Fuoco italiano sui pirati: pescatori uccisi per errore

Due vittime indiane. Nuova Delhi convoca l'ambasciatore

KERALA (India meridionale)   
TRE RAFFICHE di mitra sparate dai sei marinai del battaglione San Marco, che proteggevano la navigazione della petroliera italiana ‘Enrica Lexia', hanno fulminato due pescatori indiani al largo della costa del Kerala, nell'India sudoccidentale. «Gli uccisi non erano pirati - spiega costernato il capo del distretto di Kollam P. G. Thomas - non c'erano armi a bordo dell'imbarcazione, ma solo undici addetti alla pesca del tonno che si erano imbarcati il 7 febbraio».
Il proprietario del natante Freddy Louis, che era sulla sua barca, racconta che «l'equipaggio, eccetto i due colpiti a morte, stava dormendo e che gli spari sarebbero durati per due minuti, fino a quando il peschereccio si è allontanato». Hanno perso la vita Ajesh Binki, di 25 anni, e Jalastein, di 45. Il governo del Kerala ha deciso di versare 4600 euro di risarcimento alle loro famiglie.
La versione della Marina Militare italiana però è radicalmente diversa. «La nave mercantile ‘Enrica Lexie' (del gruppo armatoriale D'Amato, ndr) è stata attaccata ieri da un'unità pirata in acque internazionali a circa 30 miglia nautiche al largo della costa. Dopo ripetuti avvertimenti e dopo aver verificato con i binocoli che i pirati erano armati, il personale ha sparato alcuni colpi di avvertimento ed i pirati si sono allontanati».
«L'atteggiamento dell'equipaggio era stato giudicato chiaramente ostile, perché non aveva risposto ai segnali di avvertimento», ribadisce una nota della Marina e della sede diplomatica italiana a Nuova Delhi.
L'ambasciatore Giacomo Sanfelice di Monforte è stato convocato dal ministero degli esteri indiano e ha precisato che il peschereccio ha ignorato ripetuti impulsi «luminosi». Secondo Syed Akbaruddin, un portavoce del ministro degli esteri, il responsabile del dicastero Krishna segue «da vicino la vicenda» perché può avere un impatto «sulle relazioni bilaterali». Per il titolare della difesa, Arackaparambil Kuryan Antony, è stato «un episodio grave e deplorevole».

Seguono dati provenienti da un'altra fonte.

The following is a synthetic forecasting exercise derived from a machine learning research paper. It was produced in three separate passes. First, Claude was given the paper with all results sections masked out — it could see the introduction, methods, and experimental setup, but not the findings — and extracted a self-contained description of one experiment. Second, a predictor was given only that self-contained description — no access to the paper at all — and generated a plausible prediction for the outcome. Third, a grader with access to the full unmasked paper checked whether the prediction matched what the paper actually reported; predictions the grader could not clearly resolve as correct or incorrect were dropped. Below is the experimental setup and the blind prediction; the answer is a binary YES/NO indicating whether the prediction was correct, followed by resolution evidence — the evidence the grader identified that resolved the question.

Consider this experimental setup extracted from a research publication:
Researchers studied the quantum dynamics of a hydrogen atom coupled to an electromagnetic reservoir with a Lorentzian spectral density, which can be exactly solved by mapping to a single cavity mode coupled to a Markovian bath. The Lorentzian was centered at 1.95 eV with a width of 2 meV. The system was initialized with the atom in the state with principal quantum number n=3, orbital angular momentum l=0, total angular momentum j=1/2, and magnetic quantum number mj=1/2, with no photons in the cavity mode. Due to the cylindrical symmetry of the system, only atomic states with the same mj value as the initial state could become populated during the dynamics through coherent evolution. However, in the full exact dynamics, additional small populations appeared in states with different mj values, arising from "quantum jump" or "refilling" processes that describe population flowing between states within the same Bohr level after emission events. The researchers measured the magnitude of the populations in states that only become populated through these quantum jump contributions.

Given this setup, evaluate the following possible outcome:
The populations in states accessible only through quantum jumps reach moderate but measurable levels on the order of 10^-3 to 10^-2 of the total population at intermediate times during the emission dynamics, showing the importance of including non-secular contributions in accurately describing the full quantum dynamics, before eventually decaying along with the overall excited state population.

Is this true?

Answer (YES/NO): YES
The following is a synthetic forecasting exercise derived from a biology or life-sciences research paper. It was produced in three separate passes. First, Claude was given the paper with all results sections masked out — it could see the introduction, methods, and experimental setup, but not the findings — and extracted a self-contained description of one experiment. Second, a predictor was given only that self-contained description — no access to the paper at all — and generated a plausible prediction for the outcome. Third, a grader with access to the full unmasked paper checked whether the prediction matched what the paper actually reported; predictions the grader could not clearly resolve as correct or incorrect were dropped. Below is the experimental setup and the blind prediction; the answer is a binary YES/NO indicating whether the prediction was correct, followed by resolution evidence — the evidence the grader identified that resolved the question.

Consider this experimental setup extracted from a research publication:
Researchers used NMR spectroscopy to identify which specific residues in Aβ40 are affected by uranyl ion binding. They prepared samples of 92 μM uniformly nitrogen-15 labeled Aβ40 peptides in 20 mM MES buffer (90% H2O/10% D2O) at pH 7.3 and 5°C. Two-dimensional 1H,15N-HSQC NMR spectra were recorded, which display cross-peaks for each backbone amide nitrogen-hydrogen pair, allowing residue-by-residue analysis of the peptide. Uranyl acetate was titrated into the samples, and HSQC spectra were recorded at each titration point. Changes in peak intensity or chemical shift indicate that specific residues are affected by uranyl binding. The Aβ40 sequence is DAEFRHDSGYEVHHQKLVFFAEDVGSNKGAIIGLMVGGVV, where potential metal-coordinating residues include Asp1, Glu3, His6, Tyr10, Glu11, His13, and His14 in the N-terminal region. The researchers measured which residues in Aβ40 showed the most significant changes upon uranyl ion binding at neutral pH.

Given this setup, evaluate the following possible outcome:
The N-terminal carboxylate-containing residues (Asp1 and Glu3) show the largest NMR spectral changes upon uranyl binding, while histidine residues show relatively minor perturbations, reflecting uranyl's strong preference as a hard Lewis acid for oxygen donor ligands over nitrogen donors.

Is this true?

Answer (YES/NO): NO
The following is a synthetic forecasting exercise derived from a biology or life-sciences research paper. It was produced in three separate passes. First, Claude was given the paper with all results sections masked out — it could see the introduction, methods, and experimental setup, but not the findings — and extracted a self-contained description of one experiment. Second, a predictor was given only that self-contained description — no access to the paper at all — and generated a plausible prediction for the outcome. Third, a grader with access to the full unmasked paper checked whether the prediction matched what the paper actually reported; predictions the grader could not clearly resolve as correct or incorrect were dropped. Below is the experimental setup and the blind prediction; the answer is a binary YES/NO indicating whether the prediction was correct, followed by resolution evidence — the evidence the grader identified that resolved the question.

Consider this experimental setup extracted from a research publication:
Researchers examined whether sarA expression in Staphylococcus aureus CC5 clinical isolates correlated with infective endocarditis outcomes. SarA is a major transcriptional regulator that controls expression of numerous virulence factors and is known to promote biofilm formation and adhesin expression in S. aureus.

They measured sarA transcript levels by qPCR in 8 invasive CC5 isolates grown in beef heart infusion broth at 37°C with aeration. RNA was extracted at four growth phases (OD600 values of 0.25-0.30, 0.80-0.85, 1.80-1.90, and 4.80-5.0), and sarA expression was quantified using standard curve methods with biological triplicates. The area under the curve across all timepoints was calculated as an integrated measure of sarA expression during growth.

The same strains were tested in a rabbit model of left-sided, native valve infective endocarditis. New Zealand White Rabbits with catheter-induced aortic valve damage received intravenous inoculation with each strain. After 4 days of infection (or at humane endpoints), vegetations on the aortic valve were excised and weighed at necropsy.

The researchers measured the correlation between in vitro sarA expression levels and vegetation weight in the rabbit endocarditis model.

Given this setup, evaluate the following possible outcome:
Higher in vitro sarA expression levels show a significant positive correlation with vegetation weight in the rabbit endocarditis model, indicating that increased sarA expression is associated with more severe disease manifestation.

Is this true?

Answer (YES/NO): NO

DUE MOTOVEDETTE della guardia costiera e un aereo da ricognizione hanno scortato la petroliera nel porto di Kochi. Il capitano, l'equipaggio e i marò del San Marco sono stati sentiti dopo l'arrivo sul posto del console generale di Mumbai Giampaolo Cutillo. L'indagine è affidata alla marina indiana, alla Guardia Costiera e alla polizia locale. Il responsabile delle forze armate di Nuova Delhi Antony assicura che verrà seguita la procedura «prevista dalla legge». Una fonte anonima del governo annuncia «una causa all'equipaggio italiano».